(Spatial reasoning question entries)
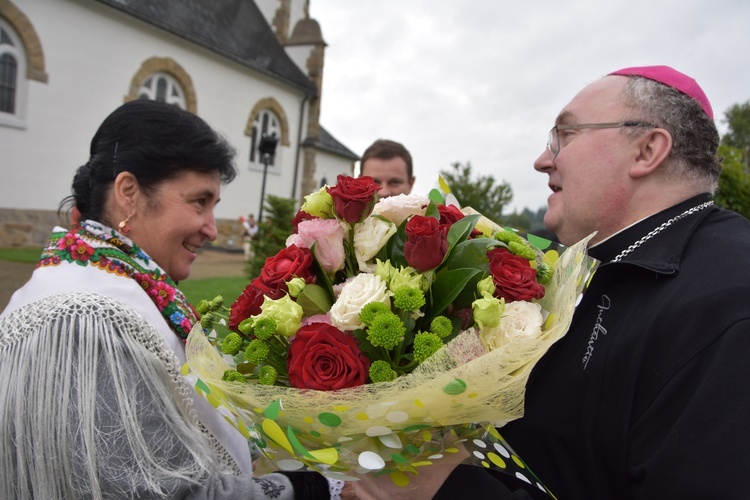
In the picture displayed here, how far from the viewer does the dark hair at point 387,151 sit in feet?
16.5

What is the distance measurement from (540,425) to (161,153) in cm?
173

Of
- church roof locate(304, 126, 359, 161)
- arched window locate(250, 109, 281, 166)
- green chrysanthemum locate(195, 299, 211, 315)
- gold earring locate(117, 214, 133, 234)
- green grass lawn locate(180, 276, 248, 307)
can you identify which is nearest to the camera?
green chrysanthemum locate(195, 299, 211, 315)

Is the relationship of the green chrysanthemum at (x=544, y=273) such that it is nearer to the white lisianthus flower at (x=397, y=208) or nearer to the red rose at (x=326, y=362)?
the white lisianthus flower at (x=397, y=208)

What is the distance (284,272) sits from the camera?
137cm

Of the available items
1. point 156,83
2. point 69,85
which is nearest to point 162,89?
point 156,83

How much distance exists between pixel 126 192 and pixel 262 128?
19529mm

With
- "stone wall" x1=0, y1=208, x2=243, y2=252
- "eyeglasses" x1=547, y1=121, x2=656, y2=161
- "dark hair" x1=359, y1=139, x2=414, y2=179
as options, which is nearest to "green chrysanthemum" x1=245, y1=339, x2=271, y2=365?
"eyeglasses" x1=547, y1=121, x2=656, y2=161

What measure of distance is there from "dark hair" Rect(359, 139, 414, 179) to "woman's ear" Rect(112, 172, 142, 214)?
3131 millimetres

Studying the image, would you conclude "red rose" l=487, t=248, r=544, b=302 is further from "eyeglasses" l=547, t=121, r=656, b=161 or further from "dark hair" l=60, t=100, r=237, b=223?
"dark hair" l=60, t=100, r=237, b=223

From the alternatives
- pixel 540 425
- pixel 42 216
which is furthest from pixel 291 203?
pixel 540 425

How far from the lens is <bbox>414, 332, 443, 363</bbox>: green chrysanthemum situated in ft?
3.87

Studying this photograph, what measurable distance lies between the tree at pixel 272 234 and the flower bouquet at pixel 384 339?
9.03m

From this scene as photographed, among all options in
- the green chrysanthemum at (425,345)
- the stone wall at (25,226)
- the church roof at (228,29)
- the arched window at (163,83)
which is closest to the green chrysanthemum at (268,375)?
the green chrysanthemum at (425,345)

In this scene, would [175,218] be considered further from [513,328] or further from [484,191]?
[484,191]
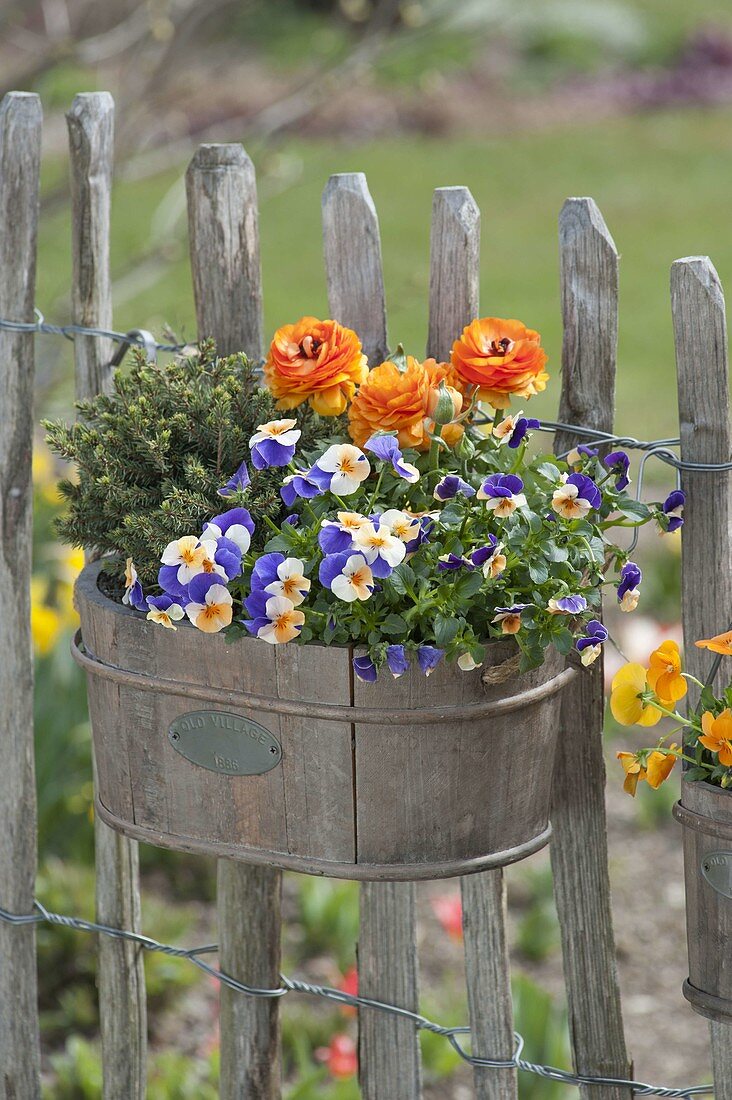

→ **AIM**: Can you render the entries from the line containing "Studying this photograph, what" through the end of the entries as a two-column CSV with the headers request and answer, one row per entry, with each field quoted and line breaks replaced by spaces? Leave the pictures out.

→ **SOLUTION FOR THIS TASK**:
request,answer
"Studying this photograph, what measurable distance lies between the tree at pixel 272 234 and the flower bouquet at pixel 384 339?","9.03m"
"From this scene as photographed, among all options in - the green chrysanthemum at (425,345) - the stone wall at (25,226) - the church roof at (228,29) - the arched window at (163,83) which is closest to the green chrysanthemum at (268,375)?","the green chrysanthemum at (425,345)"
"In this scene, would [175,218] be considered further from [513,328] or further from [484,191]?","[484,191]"